Harmontown is funny too. If you find Dan Harmon abrasive, the Mitch Hurwitz
episodes are funny in their own right.

------
JamesBaxter
I like Developing Perspective. It's about iOS Development and occasionally
useful tips about running a small business.

[http://developingperspective.com/](http://developingperspective.com/)

------
sentenza
Security Now with Steve Gibson and Leo Laporte
[http://twit.tv/sn](http://twit.tv/sn)

Freakshow (German, but best tech podcast I've found so far)
[http://freakshow.fm/](http://freakshow.fm/)

FLOSS Weekly [http://twit.tv/show/floss-weekly](http://twit.tv/show/floss-
weekly)

Logbuch: Netzpolitik (also German, but best Internet policy podcast I've found
so far) [http://logbuch-netzpolitik.de/](http://logbuch-netzpolitik.de/)

Of course I listen to many more non-tech related podcasts. What I noticed just
now after going through my feed reader, is that I seem to be listening to
about as many German ones as English ones, even though the total number of
English podcasts out there should be higher.

The only reason I can think of is that (for whatever reason) German podcasters
seem to concern themselves more with audio quality. For instance, I just can't
listen to TWiST or the kalzumeus podcast, because the audio hurts my ears (at
least with headphones on, car is a different matter). There are a bunch of
English podcasts that I stopped listening to because of audio quality issues,
while I can't remember a single German one for which this was the case.

Curious.

------
ThomPete
For design related stuff I really only think Iterate has value
[http://www.imore.com/iterate](http://www.imore.com/iterate)

For startup related stuff a number of podcasts comes to mind.

"Startups for the rest of us"
[http://www.startupsfortherestofus.com/](http://www.startupsfortherestofus.com/)

[WHAT YOU NEED TO DO]
1 > In the podcast thread, which podcasts does sentenza recommend with a link? List each one by name.
2 > Carry on with the podcast thread from where it stops.

[INFORMATION PROVIDED]

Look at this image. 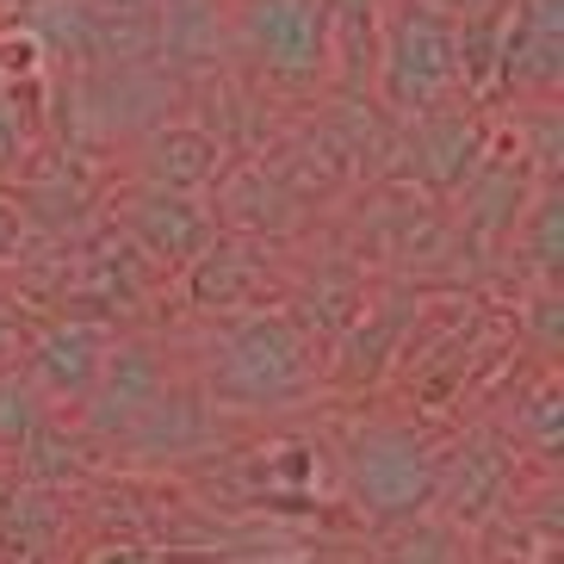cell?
<instances>
[{
  "instance_id": "cell-1",
  "label": "cell",
  "mask_w": 564,
  "mask_h": 564,
  "mask_svg": "<svg viewBox=\"0 0 564 564\" xmlns=\"http://www.w3.org/2000/svg\"><path fill=\"white\" fill-rule=\"evenodd\" d=\"M193 384L212 410H299L323 391V341L285 304L217 316L193 348Z\"/></svg>"
},
{
  "instance_id": "cell-2",
  "label": "cell",
  "mask_w": 564,
  "mask_h": 564,
  "mask_svg": "<svg viewBox=\"0 0 564 564\" xmlns=\"http://www.w3.org/2000/svg\"><path fill=\"white\" fill-rule=\"evenodd\" d=\"M441 453L447 441L415 422V415H372L360 429H348V447L335 459L341 478V502L372 528H410L434 509L441 490Z\"/></svg>"
},
{
  "instance_id": "cell-3",
  "label": "cell",
  "mask_w": 564,
  "mask_h": 564,
  "mask_svg": "<svg viewBox=\"0 0 564 564\" xmlns=\"http://www.w3.org/2000/svg\"><path fill=\"white\" fill-rule=\"evenodd\" d=\"M366 100L398 124L459 106V19H447L429 0H391L372 44Z\"/></svg>"
},
{
  "instance_id": "cell-4",
  "label": "cell",
  "mask_w": 564,
  "mask_h": 564,
  "mask_svg": "<svg viewBox=\"0 0 564 564\" xmlns=\"http://www.w3.org/2000/svg\"><path fill=\"white\" fill-rule=\"evenodd\" d=\"M224 32L254 82L292 100L335 94V44L323 0H230Z\"/></svg>"
},
{
  "instance_id": "cell-5",
  "label": "cell",
  "mask_w": 564,
  "mask_h": 564,
  "mask_svg": "<svg viewBox=\"0 0 564 564\" xmlns=\"http://www.w3.org/2000/svg\"><path fill=\"white\" fill-rule=\"evenodd\" d=\"M56 249H63V267L44 285V311L51 316H82V323L124 329V323H137L150 311L162 273L143 261V249L118 230L112 217L87 224L75 242H56Z\"/></svg>"
},
{
  "instance_id": "cell-6",
  "label": "cell",
  "mask_w": 564,
  "mask_h": 564,
  "mask_svg": "<svg viewBox=\"0 0 564 564\" xmlns=\"http://www.w3.org/2000/svg\"><path fill=\"white\" fill-rule=\"evenodd\" d=\"M497 143V118L478 112V106H441L429 118H410L398 124V150H391V167H384V181H403L415 186L422 199L447 205L471 174L478 162L490 155Z\"/></svg>"
},
{
  "instance_id": "cell-7",
  "label": "cell",
  "mask_w": 564,
  "mask_h": 564,
  "mask_svg": "<svg viewBox=\"0 0 564 564\" xmlns=\"http://www.w3.org/2000/svg\"><path fill=\"white\" fill-rule=\"evenodd\" d=\"M174 379H181V372H174V354L162 348V335L118 329L112 354H106V366H100V379H94V391H87V403L75 410V422L87 429L94 447H118V441H124V434L162 403V391Z\"/></svg>"
},
{
  "instance_id": "cell-8",
  "label": "cell",
  "mask_w": 564,
  "mask_h": 564,
  "mask_svg": "<svg viewBox=\"0 0 564 564\" xmlns=\"http://www.w3.org/2000/svg\"><path fill=\"white\" fill-rule=\"evenodd\" d=\"M564 94V0H509L497 37V106H558Z\"/></svg>"
},
{
  "instance_id": "cell-9",
  "label": "cell",
  "mask_w": 564,
  "mask_h": 564,
  "mask_svg": "<svg viewBox=\"0 0 564 564\" xmlns=\"http://www.w3.org/2000/svg\"><path fill=\"white\" fill-rule=\"evenodd\" d=\"M112 335L118 329L82 323V316H37L25 329V341H19L13 366L51 410H82L94 379H100L106 354H112Z\"/></svg>"
},
{
  "instance_id": "cell-10",
  "label": "cell",
  "mask_w": 564,
  "mask_h": 564,
  "mask_svg": "<svg viewBox=\"0 0 564 564\" xmlns=\"http://www.w3.org/2000/svg\"><path fill=\"white\" fill-rule=\"evenodd\" d=\"M514 465H521V453L497 434V422L465 429L459 441H447V453H441V490H434L429 514H441L447 528H484V521L509 514Z\"/></svg>"
},
{
  "instance_id": "cell-11",
  "label": "cell",
  "mask_w": 564,
  "mask_h": 564,
  "mask_svg": "<svg viewBox=\"0 0 564 564\" xmlns=\"http://www.w3.org/2000/svg\"><path fill=\"white\" fill-rule=\"evenodd\" d=\"M174 292H181V311L205 316V323L254 311V304H280L273 299V242L217 230L212 242L174 273Z\"/></svg>"
},
{
  "instance_id": "cell-12",
  "label": "cell",
  "mask_w": 564,
  "mask_h": 564,
  "mask_svg": "<svg viewBox=\"0 0 564 564\" xmlns=\"http://www.w3.org/2000/svg\"><path fill=\"white\" fill-rule=\"evenodd\" d=\"M112 224L131 236L143 261L155 273H181L193 254L217 236V217L212 199H193V193H162V186H137V181H118L112 193Z\"/></svg>"
},
{
  "instance_id": "cell-13",
  "label": "cell",
  "mask_w": 564,
  "mask_h": 564,
  "mask_svg": "<svg viewBox=\"0 0 564 564\" xmlns=\"http://www.w3.org/2000/svg\"><path fill=\"white\" fill-rule=\"evenodd\" d=\"M224 167H230V143H224L212 124H199V118H174V124H167V118H162V124H150L143 143L131 150L124 181L205 199V193L224 181Z\"/></svg>"
},
{
  "instance_id": "cell-14",
  "label": "cell",
  "mask_w": 564,
  "mask_h": 564,
  "mask_svg": "<svg viewBox=\"0 0 564 564\" xmlns=\"http://www.w3.org/2000/svg\"><path fill=\"white\" fill-rule=\"evenodd\" d=\"M410 323H415L410 292L403 299H384V304L366 299V311L323 348V384H335V391H372V384H384L391 366H398V348H403V335H410Z\"/></svg>"
},
{
  "instance_id": "cell-15",
  "label": "cell",
  "mask_w": 564,
  "mask_h": 564,
  "mask_svg": "<svg viewBox=\"0 0 564 564\" xmlns=\"http://www.w3.org/2000/svg\"><path fill=\"white\" fill-rule=\"evenodd\" d=\"M68 540V497L7 471L0 484V564H56Z\"/></svg>"
},
{
  "instance_id": "cell-16",
  "label": "cell",
  "mask_w": 564,
  "mask_h": 564,
  "mask_svg": "<svg viewBox=\"0 0 564 564\" xmlns=\"http://www.w3.org/2000/svg\"><path fill=\"white\" fill-rule=\"evenodd\" d=\"M323 465H335L311 434H273L267 447H254L249 465V502L261 509H311L323 490Z\"/></svg>"
},
{
  "instance_id": "cell-17",
  "label": "cell",
  "mask_w": 564,
  "mask_h": 564,
  "mask_svg": "<svg viewBox=\"0 0 564 564\" xmlns=\"http://www.w3.org/2000/svg\"><path fill=\"white\" fill-rule=\"evenodd\" d=\"M7 471L25 478V484H44V490H56V497H68L75 484H87L94 471H100V447L87 441V429L75 422V415H51V422L25 441L19 465H7Z\"/></svg>"
},
{
  "instance_id": "cell-18",
  "label": "cell",
  "mask_w": 564,
  "mask_h": 564,
  "mask_svg": "<svg viewBox=\"0 0 564 564\" xmlns=\"http://www.w3.org/2000/svg\"><path fill=\"white\" fill-rule=\"evenodd\" d=\"M502 249L528 267V292H558V273H564V193H558V181L533 186L528 212L514 217V230Z\"/></svg>"
},
{
  "instance_id": "cell-19",
  "label": "cell",
  "mask_w": 564,
  "mask_h": 564,
  "mask_svg": "<svg viewBox=\"0 0 564 564\" xmlns=\"http://www.w3.org/2000/svg\"><path fill=\"white\" fill-rule=\"evenodd\" d=\"M329 7V44H335V94L366 100L372 82V44L391 13V0H323Z\"/></svg>"
},
{
  "instance_id": "cell-20",
  "label": "cell",
  "mask_w": 564,
  "mask_h": 564,
  "mask_svg": "<svg viewBox=\"0 0 564 564\" xmlns=\"http://www.w3.org/2000/svg\"><path fill=\"white\" fill-rule=\"evenodd\" d=\"M509 429H497L514 453H533L540 465L558 459V441H564V398H558V379L552 366H540L528 384H514V403H509Z\"/></svg>"
},
{
  "instance_id": "cell-21",
  "label": "cell",
  "mask_w": 564,
  "mask_h": 564,
  "mask_svg": "<svg viewBox=\"0 0 564 564\" xmlns=\"http://www.w3.org/2000/svg\"><path fill=\"white\" fill-rule=\"evenodd\" d=\"M44 150V94L0 82V186H13Z\"/></svg>"
},
{
  "instance_id": "cell-22",
  "label": "cell",
  "mask_w": 564,
  "mask_h": 564,
  "mask_svg": "<svg viewBox=\"0 0 564 564\" xmlns=\"http://www.w3.org/2000/svg\"><path fill=\"white\" fill-rule=\"evenodd\" d=\"M51 415L56 410L37 398L32 384H25V372H19L13 360L0 366V459H19V453H25V441H32Z\"/></svg>"
},
{
  "instance_id": "cell-23",
  "label": "cell",
  "mask_w": 564,
  "mask_h": 564,
  "mask_svg": "<svg viewBox=\"0 0 564 564\" xmlns=\"http://www.w3.org/2000/svg\"><path fill=\"white\" fill-rule=\"evenodd\" d=\"M75 564H236L230 546H181V540H100Z\"/></svg>"
},
{
  "instance_id": "cell-24",
  "label": "cell",
  "mask_w": 564,
  "mask_h": 564,
  "mask_svg": "<svg viewBox=\"0 0 564 564\" xmlns=\"http://www.w3.org/2000/svg\"><path fill=\"white\" fill-rule=\"evenodd\" d=\"M44 75H51V37L37 25H0V82L7 87H37L44 94Z\"/></svg>"
},
{
  "instance_id": "cell-25",
  "label": "cell",
  "mask_w": 564,
  "mask_h": 564,
  "mask_svg": "<svg viewBox=\"0 0 564 564\" xmlns=\"http://www.w3.org/2000/svg\"><path fill=\"white\" fill-rule=\"evenodd\" d=\"M384 564H453V528L422 514V521H410L398 546L384 552Z\"/></svg>"
},
{
  "instance_id": "cell-26",
  "label": "cell",
  "mask_w": 564,
  "mask_h": 564,
  "mask_svg": "<svg viewBox=\"0 0 564 564\" xmlns=\"http://www.w3.org/2000/svg\"><path fill=\"white\" fill-rule=\"evenodd\" d=\"M514 329L533 335L540 366L558 360V292H521V316H514Z\"/></svg>"
},
{
  "instance_id": "cell-27",
  "label": "cell",
  "mask_w": 564,
  "mask_h": 564,
  "mask_svg": "<svg viewBox=\"0 0 564 564\" xmlns=\"http://www.w3.org/2000/svg\"><path fill=\"white\" fill-rule=\"evenodd\" d=\"M25 242H32V230H25V212H19L13 186H0V267L25 261Z\"/></svg>"
},
{
  "instance_id": "cell-28",
  "label": "cell",
  "mask_w": 564,
  "mask_h": 564,
  "mask_svg": "<svg viewBox=\"0 0 564 564\" xmlns=\"http://www.w3.org/2000/svg\"><path fill=\"white\" fill-rule=\"evenodd\" d=\"M25 329H32V316H25V304L0 292V366H7V360L19 354V341H25Z\"/></svg>"
},
{
  "instance_id": "cell-29",
  "label": "cell",
  "mask_w": 564,
  "mask_h": 564,
  "mask_svg": "<svg viewBox=\"0 0 564 564\" xmlns=\"http://www.w3.org/2000/svg\"><path fill=\"white\" fill-rule=\"evenodd\" d=\"M429 7H441L447 19H484V13H502L509 0H429Z\"/></svg>"
},
{
  "instance_id": "cell-30",
  "label": "cell",
  "mask_w": 564,
  "mask_h": 564,
  "mask_svg": "<svg viewBox=\"0 0 564 564\" xmlns=\"http://www.w3.org/2000/svg\"><path fill=\"white\" fill-rule=\"evenodd\" d=\"M242 564V558H236ZM261 564H323V558H261Z\"/></svg>"
},
{
  "instance_id": "cell-31",
  "label": "cell",
  "mask_w": 564,
  "mask_h": 564,
  "mask_svg": "<svg viewBox=\"0 0 564 564\" xmlns=\"http://www.w3.org/2000/svg\"><path fill=\"white\" fill-rule=\"evenodd\" d=\"M0 484H7V459H0Z\"/></svg>"
}]
</instances>
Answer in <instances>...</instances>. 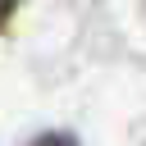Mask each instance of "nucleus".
Listing matches in <instances>:
<instances>
[{
  "label": "nucleus",
  "instance_id": "f257e3e1",
  "mask_svg": "<svg viewBox=\"0 0 146 146\" xmlns=\"http://www.w3.org/2000/svg\"><path fill=\"white\" fill-rule=\"evenodd\" d=\"M32 146H78V141H73V137H64V132H41Z\"/></svg>",
  "mask_w": 146,
  "mask_h": 146
},
{
  "label": "nucleus",
  "instance_id": "f03ea898",
  "mask_svg": "<svg viewBox=\"0 0 146 146\" xmlns=\"http://www.w3.org/2000/svg\"><path fill=\"white\" fill-rule=\"evenodd\" d=\"M14 9H18V0H0V27L14 18Z\"/></svg>",
  "mask_w": 146,
  "mask_h": 146
}]
</instances>
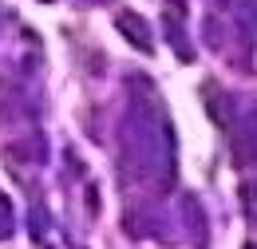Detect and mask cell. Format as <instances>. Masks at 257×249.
Here are the masks:
<instances>
[{
	"label": "cell",
	"instance_id": "3",
	"mask_svg": "<svg viewBox=\"0 0 257 249\" xmlns=\"http://www.w3.org/2000/svg\"><path fill=\"white\" fill-rule=\"evenodd\" d=\"M182 210H186L190 225L198 229V245H206V221H202V206H198L194 198H182Z\"/></svg>",
	"mask_w": 257,
	"mask_h": 249
},
{
	"label": "cell",
	"instance_id": "1",
	"mask_svg": "<svg viewBox=\"0 0 257 249\" xmlns=\"http://www.w3.org/2000/svg\"><path fill=\"white\" fill-rule=\"evenodd\" d=\"M115 24H119V32L127 36L139 52H151V48H155V36H151V28H147V20H143V16H135V12H119V20H115Z\"/></svg>",
	"mask_w": 257,
	"mask_h": 249
},
{
	"label": "cell",
	"instance_id": "7",
	"mask_svg": "<svg viewBox=\"0 0 257 249\" xmlns=\"http://www.w3.org/2000/svg\"><path fill=\"white\" fill-rule=\"evenodd\" d=\"M44 4H48V0H44Z\"/></svg>",
	"mask_w": 257,
	"mask_h": 249
},
{
	"label": "cell",
	"instance_id": "2",
	"mask_svg": "<svg viewBox=\"0 0 257 249\" xmlns=\"http://www.w3.org/2000/svg\"><path fill=\"white\" fill-rule=\"evenodd\" d=\"M229 151H233V166H245L257 155V139L245 135V131H237V127H229Z\"/></svg>",
	"mask_w": 257,
	"mask_h": 249
},
{
	"label": "cell",
	"instance_id": "5",
	"mask_svg": "<svg viewBox=\"0 0 257 249\" xmlns=\"http://www.w3.org/2000/svg\"><path fill=\"white\" fill-rule=\"evenodd\" d=\"M87 210H91V214L99 210V194H95V186H87Z\"/></svg>",
	"mask_w": 257,
	"mask_h": 249
},
{
	"label": "cell",
	"instance_id": "6",
	"mask_svg": "<svg viewBox=\"0 0 257 249\" xmlns=\"http://www.w3.org/2000/svg\"><path fill=\"white\" fill-rule=\"evenodd\" d=\"M245 249H257V245H253V241H245Z\"/></svg>",
	"mask_w": 257,
	"mask_h": 249
},
{
	"label": "cell",
	"instance_id": "4",
	"mask_svg": "<svg viewBox=\"0 0 257 249\" xmlns=\"http://www.w3.org/2000/svg\"><path fill=\"white\" fill-rule=\"evenodd\" d=\"M12 225H16V221H12V202H8L4 194H0V241H4L8 233H12Z\"/></svg>",
	"mask_w": 257,
	"mask_h": 249
}]
</instances>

[ANSWERS BY TASK]
1 >
Security Now with Steve Gibson and Leo Laporte
Freakshow
FLOSS Weekly
Logbuch: Netzpolitik

2 >
Probably still most valuable podcast about bootstrapping I have ever listened
too.

"Entrepreneurial Thought Leaders" From Stanford Often has some very
interesting speakers.

"From Scratch"
[http://www.fromscratchradio.org/show/](http://www.fromscratchradio.org/show/)

Really good podcast about a wide variety of entrepreneurs (From etzy to atari,
Thomas Keller, the guy who made Highline in Manhatten a reality etc) very
inspiring.

"New Books in Big Ideas"
[http://newbooksinbigideas.com/](http://newbooksinbigideas.com/) Sometimes
really good but far between the gold nuggets.

What I haven't been able to find is a good podcast about Game design and good
podcasts about Bitcoin/CryptoCurrency.

Most stuff in those two areas is either unbearable to listen to or filled with
buzzwords.

If any has any indicator about the last two that would be greatly appreciated.

------
csdrane
Stuff You Should Know: Two guys explain a different topic (e.g. amputation,
avalanches, the game of Monopoly) each episode
[http://www.stuffyoushouldknow.com/podcasts/](http://www.stuffyoushouldknow.com/podcasts/)

Planet Money: Economics podcast for the masses. High production value.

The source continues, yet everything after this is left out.